203話目
所詮十歳の子なので。
少々ギスギスした一幕もあったが、新人冒険者研修はまだ始まったばかりだ。
「これが薬草で、これが毒消し草。これは毒消し草に良く似ているけれど、毒草よ」
ただ今、新人冒険者が一番よく受ける依頼である薬草採集のコツをソーサラさんから習っているところだ。
ふむふむと話を聞く俺の隣で、ピースも並んでメモを取りながら真剣に話を聞いているようだ。
ググルとパジは、
「そんな草むしりは冒険者のする事じゃない」
「えー、食べられる草なら覚えるけどさぁ」
と、個性溢れる独り言を大声でぶつぶつ洩らし、ソルドさんから注意されて黙り込んでいる。
三人組だからこんな感じでバランスは取れるのだろう。
実際、トレフォイルの三人もそんな感じでバランス取れてるし。
今も直接注意するのはソルドさん、アーチェさんは周囲を警戒、ソーサラさんはさっきも言ったけど俺達へ色々教えてくれている。
「さて、俺達はせっかくだから軽く実技と行くか」
俺とピースが一通り新人冒険者が採る機会が多い植物の見分け方を習っている横で、集中力が保たない二人はそう言ったソルドさんに軽く稽古をつけてもらい始めたようだ。
あまりにも二人が集中せず邪魔なので、ソーサラさんがソルドさんへ目配せした結果だろう。
少し離れた場所から、金属がぶつかる音が……しなくて、何かが転がされてるような音がしてくるが、俺は顔面にもふもふした物が貼りついて前が見えなくなったので、転がされたものが何かはわからない。
「えぇと、ジルヴァラ……剥がした方が良いかしら?」
「も、モンスターですか!?」
近くにいる二人からの声に、俺はひらひらと左手を振って大丈夫だと応えてから、右手でもふもふした物を掴んで剥がす。
掴まれて少し迷惑そうに「ぢゅっ」と鳴くお馴染みとなったテーミアスに、俺は苦笑いを浮かべて掴んでいた手を離す。
テーミアスは逃げることもなく俺の手にしがみついたまま、俺の周囲にいるソーサラさんとピースを代わる代わる窺うように見てから、サササッと俺の肩へとよじ登ってくる。
どうやらこの二人は危険ではないと判断したらしい。
そうやって確認するぐらいなら、俺の顔面へ着地を決める前にしっかり見てから飛んできて欲しい。
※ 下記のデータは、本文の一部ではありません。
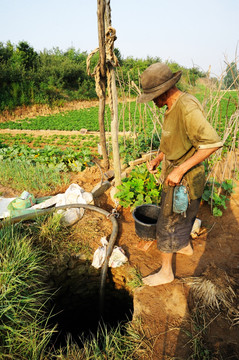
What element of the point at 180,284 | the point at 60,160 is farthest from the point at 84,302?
the point at 60,160

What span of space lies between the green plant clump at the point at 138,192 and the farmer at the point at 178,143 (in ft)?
3.40

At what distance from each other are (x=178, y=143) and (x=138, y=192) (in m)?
1.60

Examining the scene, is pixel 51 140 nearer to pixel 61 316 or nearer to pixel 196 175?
pixel 61 316

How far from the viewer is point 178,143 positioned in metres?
1.77

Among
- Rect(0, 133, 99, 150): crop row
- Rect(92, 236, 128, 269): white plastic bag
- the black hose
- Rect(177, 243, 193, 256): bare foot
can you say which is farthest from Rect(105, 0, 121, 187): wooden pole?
Rect(0, 133, 99, 150): crop row

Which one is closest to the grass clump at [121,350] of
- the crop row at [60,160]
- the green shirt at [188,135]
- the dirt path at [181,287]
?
the dirt path at [181,287]

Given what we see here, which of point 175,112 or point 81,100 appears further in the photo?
point 81,100

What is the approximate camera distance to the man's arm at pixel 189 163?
1.55 meters

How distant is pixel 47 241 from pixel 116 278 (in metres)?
0.96

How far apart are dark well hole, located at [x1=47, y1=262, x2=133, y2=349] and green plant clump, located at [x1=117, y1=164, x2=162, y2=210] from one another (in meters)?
0.98

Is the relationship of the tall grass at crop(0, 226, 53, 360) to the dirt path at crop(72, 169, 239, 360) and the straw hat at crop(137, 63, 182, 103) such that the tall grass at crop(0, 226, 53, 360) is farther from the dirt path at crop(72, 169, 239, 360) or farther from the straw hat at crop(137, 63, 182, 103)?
the straw hat at crop(137, 63, 182, 103)

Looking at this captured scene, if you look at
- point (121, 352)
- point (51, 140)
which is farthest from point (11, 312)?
point (51, 140)

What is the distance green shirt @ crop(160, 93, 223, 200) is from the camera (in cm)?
151

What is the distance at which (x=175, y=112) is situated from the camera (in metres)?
1.66
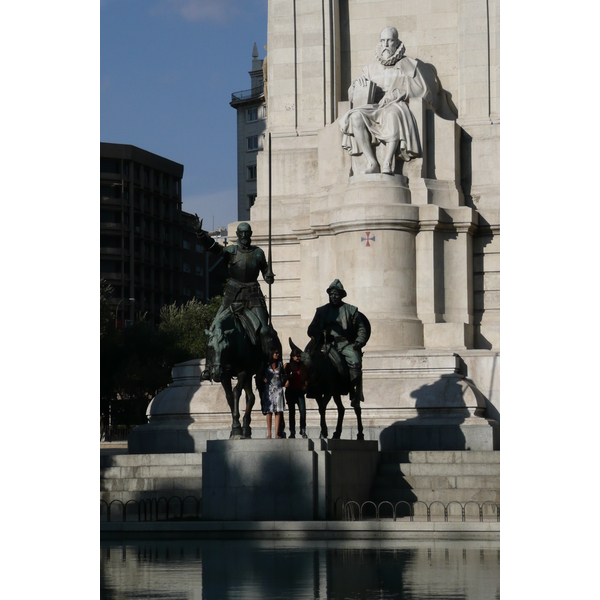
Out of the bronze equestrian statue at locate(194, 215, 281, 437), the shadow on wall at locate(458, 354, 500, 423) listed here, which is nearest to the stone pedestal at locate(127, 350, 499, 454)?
the shadow on wall at locate(458, 354, 500, 423)

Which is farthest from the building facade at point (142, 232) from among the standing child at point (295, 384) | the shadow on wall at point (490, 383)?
the standing child at point (295, 384)

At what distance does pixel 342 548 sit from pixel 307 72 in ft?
66.4

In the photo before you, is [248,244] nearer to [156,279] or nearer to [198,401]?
[198,401]

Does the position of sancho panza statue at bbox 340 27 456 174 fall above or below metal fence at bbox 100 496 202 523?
above

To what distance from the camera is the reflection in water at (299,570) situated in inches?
467

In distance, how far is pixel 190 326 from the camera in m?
77.4

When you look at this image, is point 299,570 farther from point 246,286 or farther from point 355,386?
point 355,386

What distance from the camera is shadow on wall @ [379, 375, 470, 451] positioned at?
1039 inches

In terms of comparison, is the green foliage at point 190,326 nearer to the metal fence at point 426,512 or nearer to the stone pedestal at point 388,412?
the stone pedestal at point 388,412

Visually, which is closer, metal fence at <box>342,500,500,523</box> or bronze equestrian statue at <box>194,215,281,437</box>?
bronze equestrian statue at <box>194,215,281,437</box>

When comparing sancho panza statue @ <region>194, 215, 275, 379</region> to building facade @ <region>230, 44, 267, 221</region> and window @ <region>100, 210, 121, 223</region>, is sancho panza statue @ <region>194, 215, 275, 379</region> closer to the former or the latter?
window @ <region>100, 210, 121, 223</region>

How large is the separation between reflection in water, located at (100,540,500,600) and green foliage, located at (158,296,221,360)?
50330 mm

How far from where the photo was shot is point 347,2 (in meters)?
35.3

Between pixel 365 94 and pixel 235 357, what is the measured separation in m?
14.3
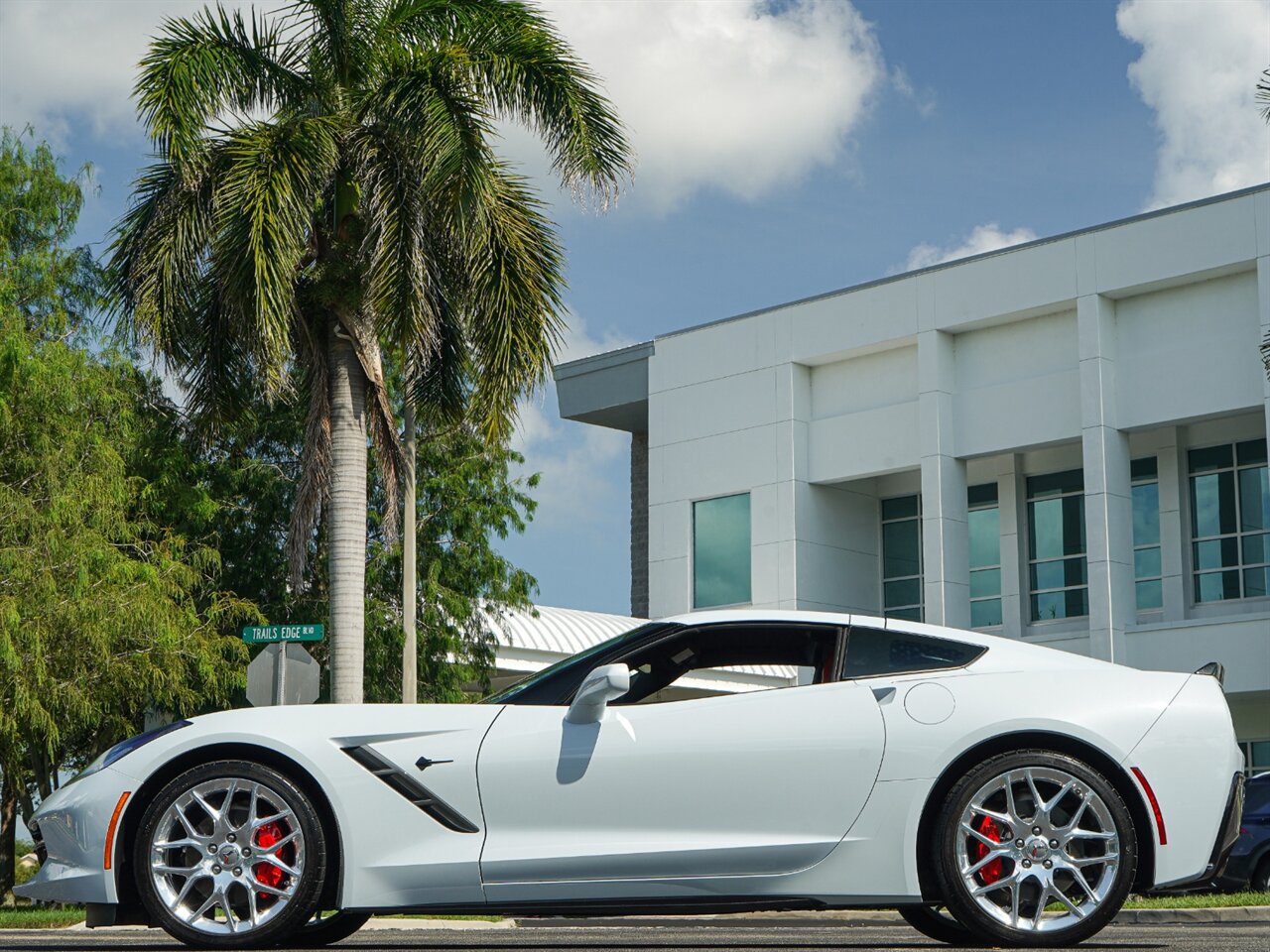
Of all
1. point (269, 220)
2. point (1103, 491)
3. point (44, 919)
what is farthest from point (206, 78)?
point (1103, 491)

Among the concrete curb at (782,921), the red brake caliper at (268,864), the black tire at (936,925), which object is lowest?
the concrete curb at (782,921)

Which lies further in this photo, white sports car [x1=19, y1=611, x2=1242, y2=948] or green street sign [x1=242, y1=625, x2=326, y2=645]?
green street sign [x1=242, y1=625, x2=326, y2=645]

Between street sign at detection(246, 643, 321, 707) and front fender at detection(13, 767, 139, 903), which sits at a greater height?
street sign at detection(246, 643, 321, 707)

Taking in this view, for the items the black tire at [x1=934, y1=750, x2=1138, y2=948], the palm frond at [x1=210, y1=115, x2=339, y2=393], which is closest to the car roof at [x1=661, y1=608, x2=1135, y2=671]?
the black tire at [x1=934, y1=750, x2=1138, y2=948]

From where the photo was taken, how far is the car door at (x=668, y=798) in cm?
615

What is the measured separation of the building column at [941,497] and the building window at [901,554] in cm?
324

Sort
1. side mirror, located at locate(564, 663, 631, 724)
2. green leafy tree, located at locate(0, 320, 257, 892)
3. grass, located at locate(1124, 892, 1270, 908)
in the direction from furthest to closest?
green leafy tree, located at locate(0, 320, 257, 892)
grass, located at locate(1124, 892, 1270, 908)
side mirror, located at locate(564, 663, 631, 724)

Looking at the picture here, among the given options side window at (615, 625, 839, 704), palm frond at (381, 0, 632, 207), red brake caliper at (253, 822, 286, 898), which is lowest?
red brake caliper at (253, 822, 286, 898)

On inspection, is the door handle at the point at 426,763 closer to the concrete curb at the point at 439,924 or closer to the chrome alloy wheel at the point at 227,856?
the chrome alloy wheel at the point at 227,856

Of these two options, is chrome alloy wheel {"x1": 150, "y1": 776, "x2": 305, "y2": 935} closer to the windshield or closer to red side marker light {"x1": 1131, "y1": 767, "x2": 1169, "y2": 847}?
the windshield

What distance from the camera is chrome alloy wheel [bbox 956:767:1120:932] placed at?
6172mm

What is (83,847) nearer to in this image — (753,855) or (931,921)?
(753,855)

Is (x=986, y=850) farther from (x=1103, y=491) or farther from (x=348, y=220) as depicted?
(x=1103, y=491)

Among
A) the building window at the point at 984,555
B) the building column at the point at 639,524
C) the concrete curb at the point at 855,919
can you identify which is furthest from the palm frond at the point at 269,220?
the building column at the point at 639,524
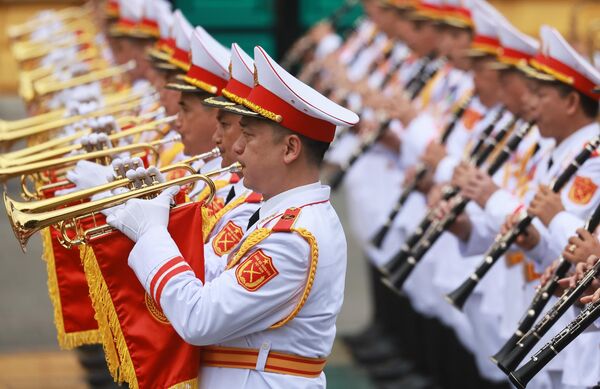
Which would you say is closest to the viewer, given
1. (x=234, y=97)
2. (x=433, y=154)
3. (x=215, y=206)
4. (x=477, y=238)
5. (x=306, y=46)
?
(x=234, y=97)

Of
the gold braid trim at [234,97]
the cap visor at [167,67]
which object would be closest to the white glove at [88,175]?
the gold braid trim at [234,97]

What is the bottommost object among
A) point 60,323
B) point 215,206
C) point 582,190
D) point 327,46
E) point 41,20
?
point 41,20

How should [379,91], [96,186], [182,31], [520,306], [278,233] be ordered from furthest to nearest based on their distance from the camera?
[379,91], [520,306], [182,31], [96,186], [278,233]

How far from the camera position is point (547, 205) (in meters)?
5.43

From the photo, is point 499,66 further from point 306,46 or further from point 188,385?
point 306,46

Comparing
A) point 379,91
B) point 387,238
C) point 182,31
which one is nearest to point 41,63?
point 379,91

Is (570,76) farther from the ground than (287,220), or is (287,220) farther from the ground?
(570,76)

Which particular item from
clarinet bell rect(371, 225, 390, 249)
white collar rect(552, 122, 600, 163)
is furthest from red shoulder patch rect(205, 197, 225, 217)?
clarinet bell rect(371, 225, 390, 249)

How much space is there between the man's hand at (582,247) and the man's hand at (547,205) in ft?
1.53

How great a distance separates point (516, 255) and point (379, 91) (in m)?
3.19

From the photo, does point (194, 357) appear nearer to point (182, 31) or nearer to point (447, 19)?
point (182, 31)

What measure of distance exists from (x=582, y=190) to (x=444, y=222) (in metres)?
1.15

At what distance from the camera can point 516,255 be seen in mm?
6461

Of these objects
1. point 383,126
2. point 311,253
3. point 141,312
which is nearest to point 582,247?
point 311,253
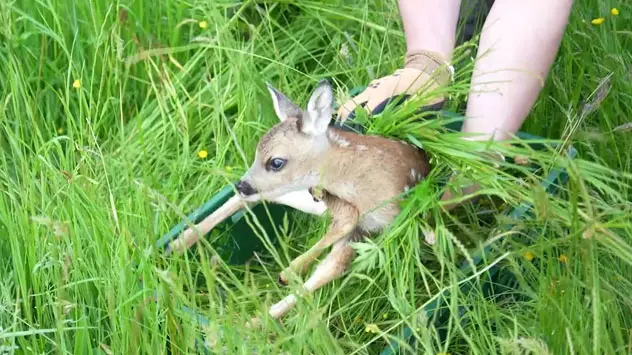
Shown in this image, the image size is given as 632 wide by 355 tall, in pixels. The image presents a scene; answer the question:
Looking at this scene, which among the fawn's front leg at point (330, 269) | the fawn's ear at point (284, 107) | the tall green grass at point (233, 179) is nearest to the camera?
the tall green grass at point (233, 179)

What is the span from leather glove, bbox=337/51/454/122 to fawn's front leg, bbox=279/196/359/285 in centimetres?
21

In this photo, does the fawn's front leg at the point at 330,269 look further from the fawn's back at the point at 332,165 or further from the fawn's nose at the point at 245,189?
the fawn's nose at the point at 245,189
そして、思いがけず埋まったテーミアスのお腹は、ふかふかで日だまりと何処か懐かしい独特の獣な感じの匂いがした。
「……それ、テーミアスよね?」
「そうだよ。幻の獣なんだよな」
あまりにも人懐こいので『幻』ってなんだっけ、という気分にはなるが、ソーサラさんの驚きに満ちた顔を見る限り、やはりテーミアスは幻の獣らしい。
本人……じゃなくて、本獣は俺からナッツをもらってご満悦なようだけど。
あ、どうでも良いことだけど、蜜がかかったナッツはあまり食べさせるのは良くないかと思って、今日は素焼きナッツをあげている。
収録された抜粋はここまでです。